Welcome to our first theme issue of ShortCuts. This week, we decided to focus on the tribulations of the pharmaceutical industry, which recently seems to be plagued by new FDA advisories and NY Times exposés.
The first bad news for pharmaceutical companies occurred on May 2nd when the FDA expanded its black box warning on antidepressant medications, stating that the drugs may have the potential to increase suicidal symptoms in young adults between the ages of 18 and 24. The warning, previously targeting adolescents and children, now targets all people younger than 25. This black box warning, approved by a vote of 6 to 2, may confuse both patients and physicians and has the potential to deter the prescribing of antidepressants in this age group. Moreover, the risks of untreated depression clearly outweigh the potential risks of antidepressants. The warning should merely remind physicians to closely monitor these patients and alert their patients to the possibility of the drugs causing an increase in suicidal symptoms in the early weeks of treatment.
Next came an advisory issued by the FDA outlining new safety information for erythropoiesis stimulating agents (ESAs) such as darbepoetin alfa (Aranesp) and epoetin alfa (Epogen and Procrit). The advisory stems from new studies that show an increase in death, blood clots, stroke, and heart attacks in patients with chronic kidney disease who were given higher than recommended doses of ESAs, as well as studies showing more rapid tumor growth in patients with head and neck cancer who were given higher doses. The warning advises physicians to dose ESAs with the goal of achieving the lowest hemoglobin level needed to avoid blood transfusions.
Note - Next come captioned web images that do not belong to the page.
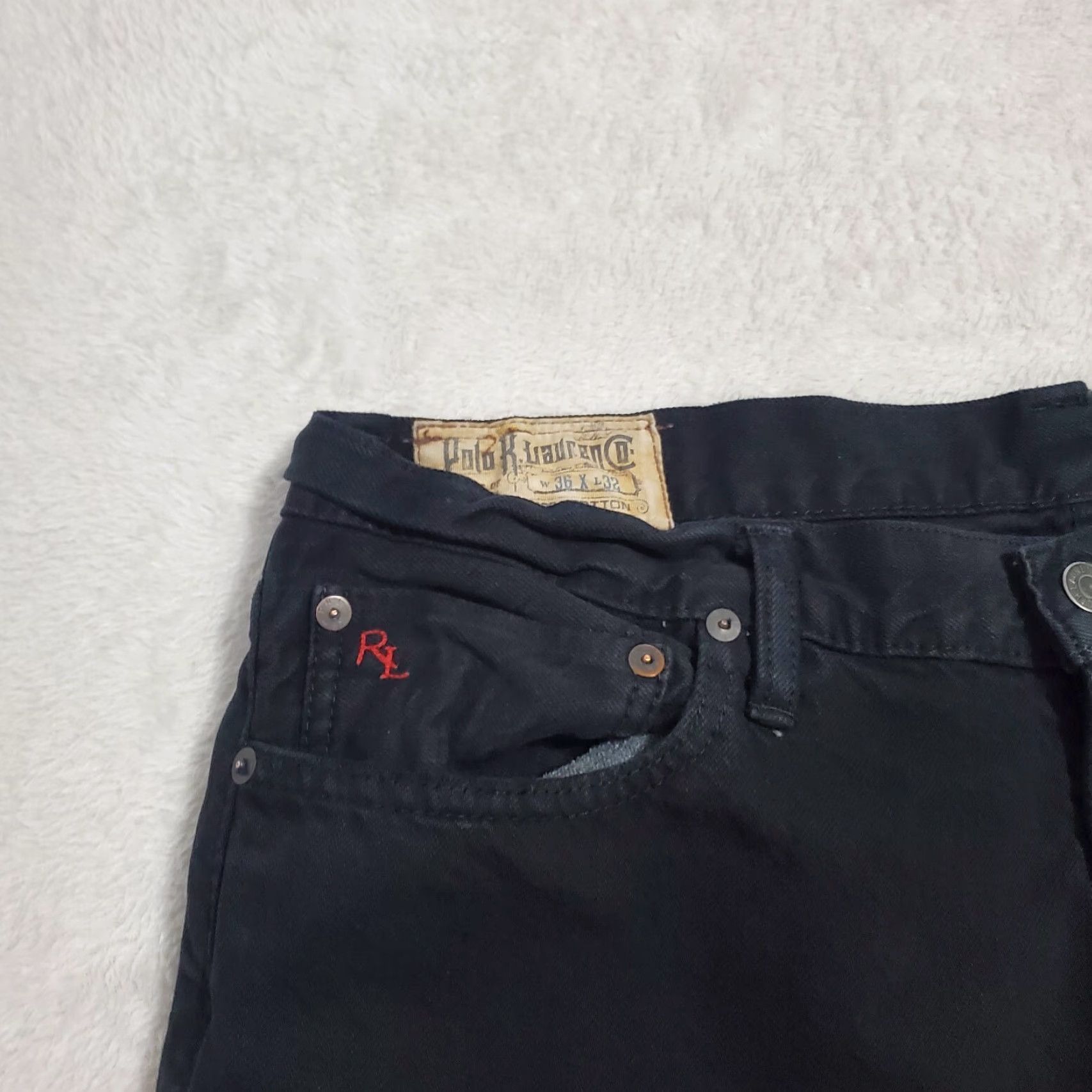 Polo Ralph Lauren Polo Ralph Lauren Jeans Mens 36x32 Black Straight Mid Rise 100% Cotton Denim Size US M / EU 48-50 / 2 - 5 Thumbnail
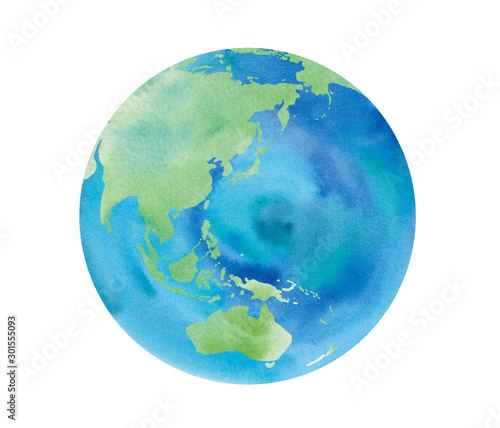 地球の水彩イラスト トレースベクター 日本 アジア オーストラリア 中国 インドネシア 太平洋 Wall Mural Keiko Takamatsu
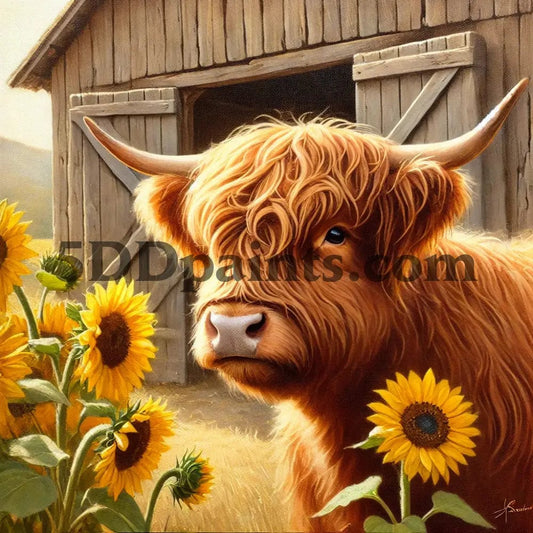 5DDPaints.com arts and crafts kit Highland Cow with Sunflowers Diamond Painting Kit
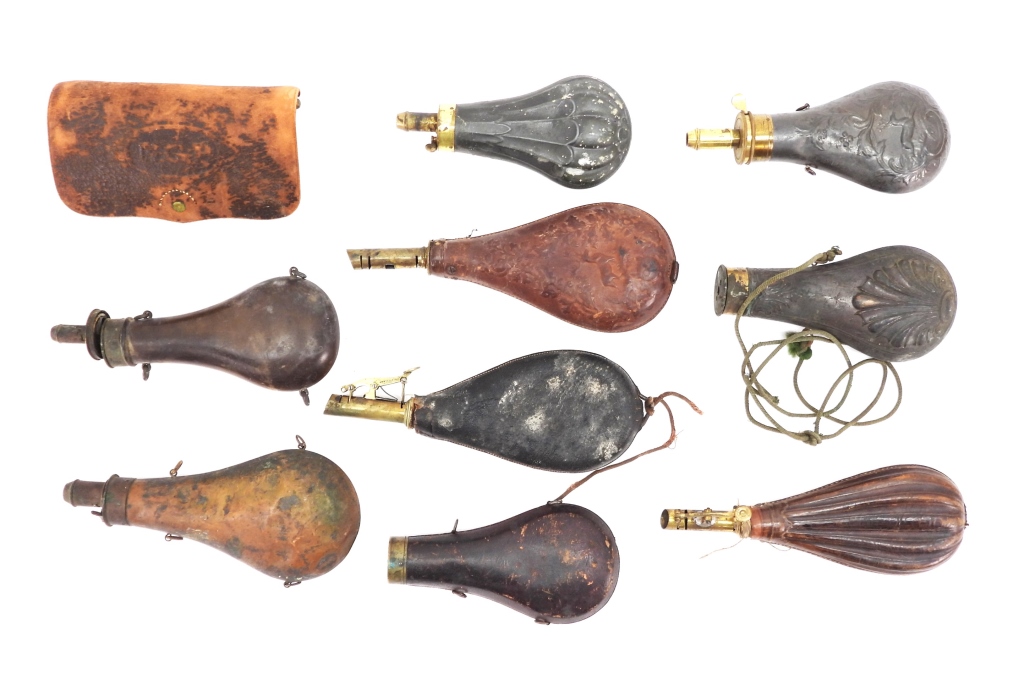 GROUP OF POWDER AND SHOT FLASKS
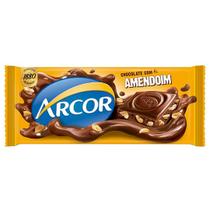 Chocolate Ao Leite Com Amendoim Arcor Pacote 80g Chocolate Crocante e Cremoso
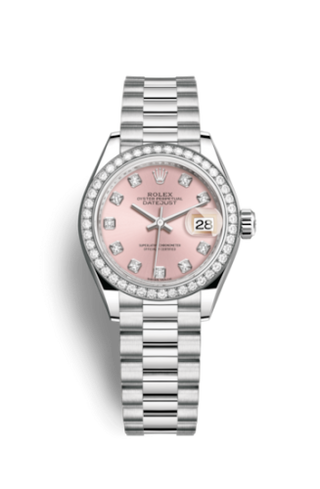 Rolex - 279136rbr-0005  Lady-Datejust 28 Platinum Diamond / President / Pink Diamond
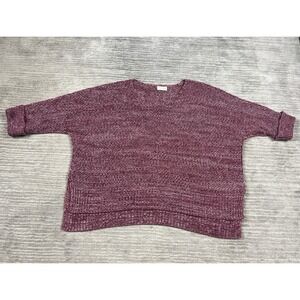 52 Seven‎ Sweater Womens Small Red 3/4 Sleeve Knit Acrylic Casual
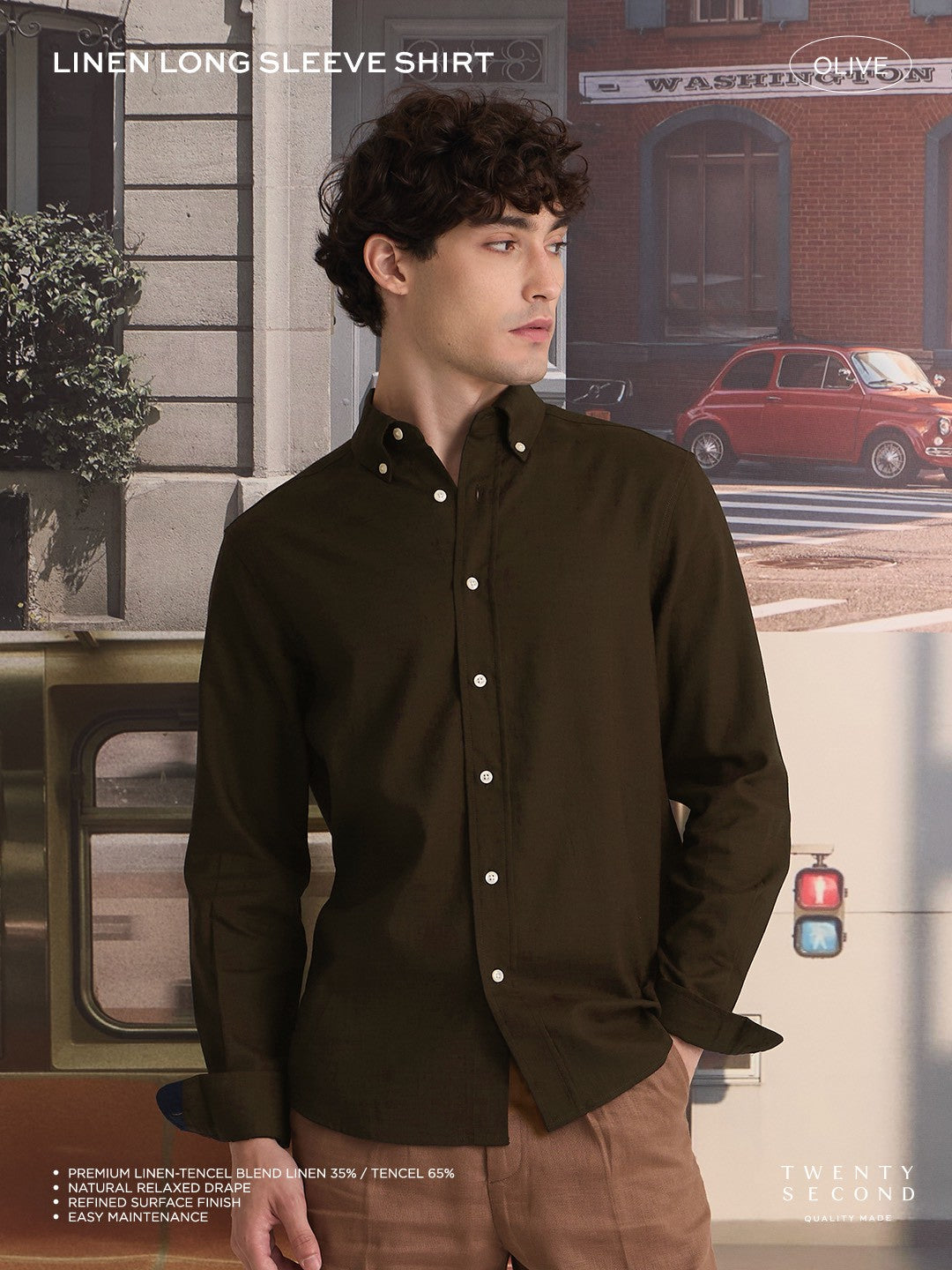 LINEN LONG SLEEVES SHIRTS - OLIVE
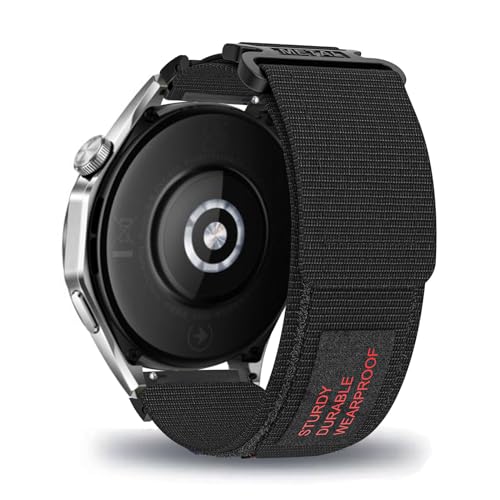 LXURY Sport Nylon Armbänder für OnePlus Watch 2 Armband mit Klettverschluss Einstellbar für OnePlus Watch 2 Frauen Männer Ersatzarmband Kompatible mit OnePlus Watch 2 Uhrenarmband (Schwarz) von LXURY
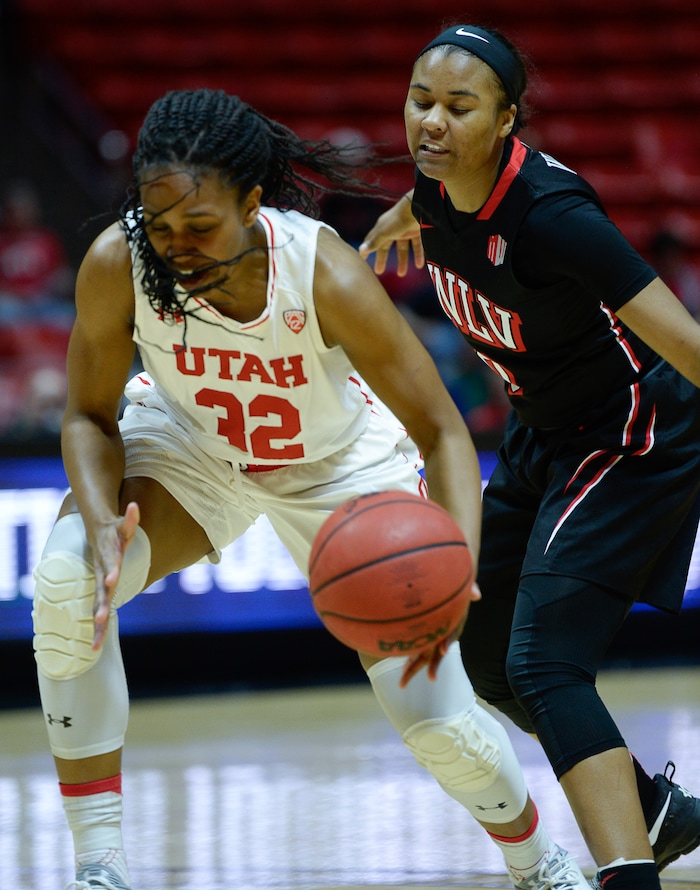 (Francisco Kjolseth  |  The Salt Lake Tribune)  Utah Utes forward Tanaeya Boclair (32) tries to get past UNLV as Utah hosts UNLV in women's NCAA basketball at the Huntsman Center, Thursday, March 15, 2018.
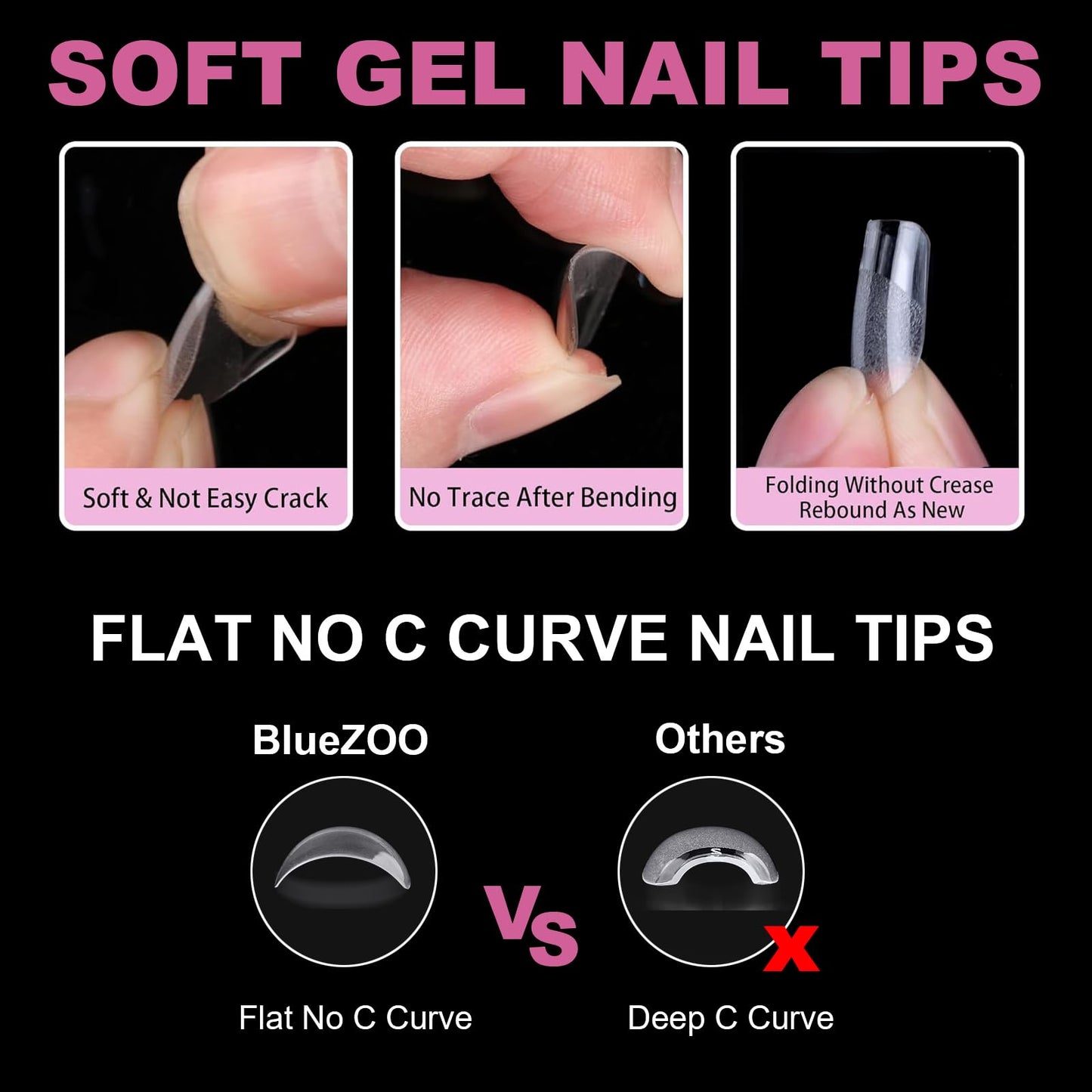 1200Pcs Extra Short Soft Gel Nail Tips 2 Styles Kit - Square & Coffin Clear Press On False Nails for Extension Manicure Home Salon DIY, 12 Sizes, BlueZOO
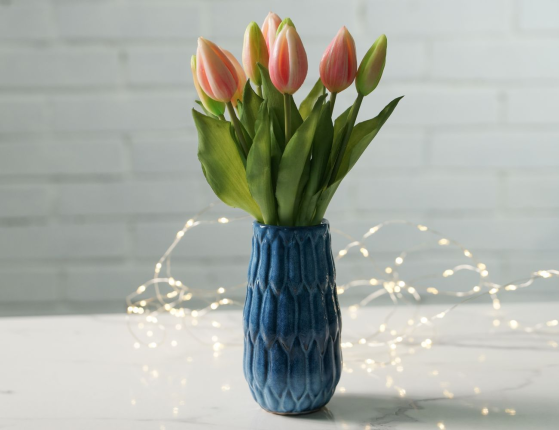 Искусственный букет ТЮЛЬПАНЫ "ВЕСЕННЕЕ СОЛНЦЕ", силикон, нежно-розовые, 29 см (букет – 9 шт.)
Adding fuel to the fire, a NY Times report revealed that both Amgen and Johnson & Johnson, makers of Aranesp/Epogen and Procrit respectively, are paying millions of dollars annually to physicians as an incentive for prescribing these drugs. Because these drugs are injectable, they are exempt from federal laws barring drug companies from paying physicians to prescribe drugs. Instead, after buying the drugs, physicians receive rebates from the drug companies while also receiving reimbursements from Medicare or private insurers, enabling physicians to substantially profit from prescribing the drugs.
NY Times link
Later in the week, Purdue Pharma, the maker of the painkiller Oxycontin, agreed to pay $600 million in fines and payments after pleading guilty to criminal charges that it had made false statements regarding the drug’s abuse potential as part of a deceptive marketing campaign.
NY Times link
Meanwhile, in Washington this week, the Senate passed a bill by a vote of 93 to 1 that would give the FDA more policing power and require the agency to focus on the entire life cycle of a drug, rather than just deciding whether a drug should be approved. The bill calls for the establishment of a surveillance system to track adverse effects of prescription drugs, as well as a public database of the results of clinical trials. Under the bill, the government could order pharmaceutical companies to conduct more clinical trials even after a drug is already on the market. However, the bill failed to legalize the import of prescription drugs from abroad. It also further increases the FDA’s reliance on user fees from pharmaceutical companies to finance its drug review processes. This user-fee system has fostered a heavily criticized dependence of the FDA on the industry which it oversees. The House is expected to begin hearings on the bill this month, with a full vote on the bill expected in July.